* [DIRECTION 1]
Using the passage on the EU referendum, answer:
(a) What headline did The Sun run as its front page splash?
(b) In the ICM survey, what percentage did Leave get with "don't knows" excluded?
(c) Which pollster carried out the poll for The Daily Telegraph?
* [DIRECTION 2] Write out the part of the passage on the EU referendum starting with "Rupert Murdoch's flagship" and going on through "48 per cent.".
— START TEXT SHOWN —
The Sun has come out in resounding support of the Leave campaign in the bid to swing British voters in the last nine days before the EU referendum.

Rupert Murdoch's flagship populist newspaper has run the headline "BeLEAVE in Britain" as its front page splash and accompanied it with a lengthy editorial saying that ending the 43-year relationship will "make Britain even greater".

The move from the most read print title in the UK comes as several polls increased anxiety for the Remain camp, with ICM putting Leave on 53 per cent against 47 per cent when "don't knows" are excluded, in a survey that combined results for online and phone polling for the first time.

A YouGov poll for The Times, meanwhile, put Brexit at 46 per cent and Remain at 39 per cent, while an ORB poll for The Daily Telegraph put Brexit on 49 per cent and Remain on 48 per cent.
— END TEXT SHOWN —
— START GIVEN INFORMATION —
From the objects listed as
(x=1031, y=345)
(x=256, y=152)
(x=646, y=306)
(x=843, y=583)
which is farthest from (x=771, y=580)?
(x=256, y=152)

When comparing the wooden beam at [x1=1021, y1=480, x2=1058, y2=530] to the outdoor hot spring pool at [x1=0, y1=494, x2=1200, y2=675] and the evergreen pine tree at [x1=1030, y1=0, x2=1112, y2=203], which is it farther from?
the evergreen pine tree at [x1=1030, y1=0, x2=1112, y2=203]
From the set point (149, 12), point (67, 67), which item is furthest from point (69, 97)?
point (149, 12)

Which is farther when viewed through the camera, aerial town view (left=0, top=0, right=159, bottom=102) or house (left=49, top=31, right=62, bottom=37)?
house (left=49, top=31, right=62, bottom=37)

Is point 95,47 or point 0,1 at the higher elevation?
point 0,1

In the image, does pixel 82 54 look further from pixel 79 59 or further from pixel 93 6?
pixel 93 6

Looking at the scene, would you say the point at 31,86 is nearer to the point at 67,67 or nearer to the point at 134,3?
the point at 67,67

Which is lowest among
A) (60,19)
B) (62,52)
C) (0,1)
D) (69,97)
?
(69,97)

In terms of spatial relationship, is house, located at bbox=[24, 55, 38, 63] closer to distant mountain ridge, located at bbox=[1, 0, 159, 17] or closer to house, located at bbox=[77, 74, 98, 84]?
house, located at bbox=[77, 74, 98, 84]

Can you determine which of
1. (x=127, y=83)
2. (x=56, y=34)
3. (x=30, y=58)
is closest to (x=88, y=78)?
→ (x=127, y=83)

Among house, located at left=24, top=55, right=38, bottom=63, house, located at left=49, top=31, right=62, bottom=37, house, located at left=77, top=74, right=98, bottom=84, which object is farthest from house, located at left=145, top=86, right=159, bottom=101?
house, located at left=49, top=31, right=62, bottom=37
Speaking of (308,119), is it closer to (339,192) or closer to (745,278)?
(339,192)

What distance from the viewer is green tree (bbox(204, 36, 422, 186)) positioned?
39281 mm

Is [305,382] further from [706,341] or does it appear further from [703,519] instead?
— END GIVEN INFORMATION —
* [ANSWER 1]
(a) "BeLEAVE in Britain"
(b) 53 per cent
(c) ORB

* [ANSWER 2]
Rupert Murdoch's flagship populist newspaper has run the headline "BeLEAVE in Britain" as its front page splash and accompanied it with a lengthy editorial saying that ending the 43-year relationship will "make Britain even greater".

The move from the most read print title in the UK comes as several polls increased anxiety for the Remain camp, with ICM putting Leave on 53 per cent against 47 per cent when "don't knows" are excluded, in a survey that combined results for online and phone polling for the first time.

A YouGov poll for The Times, meanwhile, put Brexit at 46 per cent and Remain at 39 per cent, while an ORB poll for The Daily Telegraph put Brexit on 49 per cent and Remain on 48 per cent.